Currently I was trying to do a machine learning classification of 6 time series datasets (in .csv format) using MiniRocket, an sktime machine learning package. However, when I imported the .csv files using pd.read_csv and run them through MiniRocket, the error "TypeError: X must be in an sktime compatible format" pops up, and it says that the following data types are sktime compatible: ['pd.Series', 'pd.DataFrame', 'np.ndarray', 'nested_univ', 'numpy3D', 'pd-multiindex', 'df-list', 'pd_multiindex_hier'] Then I checked the data type of my imported .csv files and got "pandas.core.Frame.DataFrame", which is a data type that I never saw before and is obviously different from the sktime compatible pd.DataFrame. What is the difference between pandas.core.Frame.DataFrame and pd.DataFrame, and how to convert pandas.core.Frame.DataFrame to the sktime compatible pd.DataFrame?

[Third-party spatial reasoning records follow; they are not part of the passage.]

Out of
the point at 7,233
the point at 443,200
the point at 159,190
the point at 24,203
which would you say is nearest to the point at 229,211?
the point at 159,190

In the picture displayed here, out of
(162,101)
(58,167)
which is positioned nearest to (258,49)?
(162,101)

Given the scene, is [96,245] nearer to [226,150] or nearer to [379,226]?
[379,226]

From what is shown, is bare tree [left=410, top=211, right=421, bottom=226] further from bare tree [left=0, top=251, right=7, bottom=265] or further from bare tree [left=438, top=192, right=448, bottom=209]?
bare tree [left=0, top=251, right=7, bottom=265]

I tried to convert pandas.core.Frame.DataFrame to pd.DataFrame using df.join and df.pop functions, but neither of them was able to convert my data from pandas.core.Frame.DataFrame to pd.DataFrame (after conversion I checked the type again and it is still the same).

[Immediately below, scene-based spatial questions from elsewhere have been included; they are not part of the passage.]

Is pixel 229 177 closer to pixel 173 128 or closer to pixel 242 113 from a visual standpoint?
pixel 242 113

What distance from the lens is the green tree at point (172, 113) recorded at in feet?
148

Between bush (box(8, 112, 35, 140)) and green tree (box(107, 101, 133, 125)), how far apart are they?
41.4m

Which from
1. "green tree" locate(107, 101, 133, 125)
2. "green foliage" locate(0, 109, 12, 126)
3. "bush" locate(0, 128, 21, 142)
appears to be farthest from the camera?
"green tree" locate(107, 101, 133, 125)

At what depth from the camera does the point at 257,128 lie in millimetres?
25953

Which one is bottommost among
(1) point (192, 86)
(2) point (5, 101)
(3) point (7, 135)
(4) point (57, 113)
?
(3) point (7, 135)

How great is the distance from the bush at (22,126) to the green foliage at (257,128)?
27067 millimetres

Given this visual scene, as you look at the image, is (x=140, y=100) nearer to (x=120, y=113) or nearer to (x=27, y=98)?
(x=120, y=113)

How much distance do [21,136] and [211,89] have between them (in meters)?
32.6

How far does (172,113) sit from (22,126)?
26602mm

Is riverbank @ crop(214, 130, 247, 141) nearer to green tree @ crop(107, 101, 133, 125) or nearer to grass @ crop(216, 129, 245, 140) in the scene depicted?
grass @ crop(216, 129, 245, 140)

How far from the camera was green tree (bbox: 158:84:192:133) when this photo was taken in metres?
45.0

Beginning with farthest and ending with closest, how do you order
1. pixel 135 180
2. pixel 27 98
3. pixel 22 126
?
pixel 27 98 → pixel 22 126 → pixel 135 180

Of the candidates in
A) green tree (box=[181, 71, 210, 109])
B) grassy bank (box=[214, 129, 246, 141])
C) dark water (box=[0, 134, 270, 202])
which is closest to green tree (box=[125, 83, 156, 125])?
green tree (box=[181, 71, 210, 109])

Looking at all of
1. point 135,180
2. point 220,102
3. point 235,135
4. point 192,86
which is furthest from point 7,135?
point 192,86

CodePudding user response:
If you just take the values from your old DataFrame with .values
, you can create a new DataFrame the standard way. If you want to keep the same columns and index values, just set those when you declare your new DataFrame.
df_new = pd.DataFrame(df_old.values, columns=df_old.columns, index=df_old.index)

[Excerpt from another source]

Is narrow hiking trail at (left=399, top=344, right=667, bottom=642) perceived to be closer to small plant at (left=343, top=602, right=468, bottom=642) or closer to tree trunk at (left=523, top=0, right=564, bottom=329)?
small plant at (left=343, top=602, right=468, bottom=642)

CodePudding user response:
Most of the pandas classes are defined under pandas.core
folder: https://github.com/pandas-dev/pandas/tree/main/pandas/core.
For example, class DataFrame
is defined in pandas.core.frame.py
:
class DataFrame(NDFrame, OpsMixin):
...
def __init__(...)
...
Pandas is not yet a py.typed library PEP 561, hence the public API documentation uses pandas.DataFrame
but internally all error messages still refer to the source file structure such as pandas.core.frame.DataFrame
.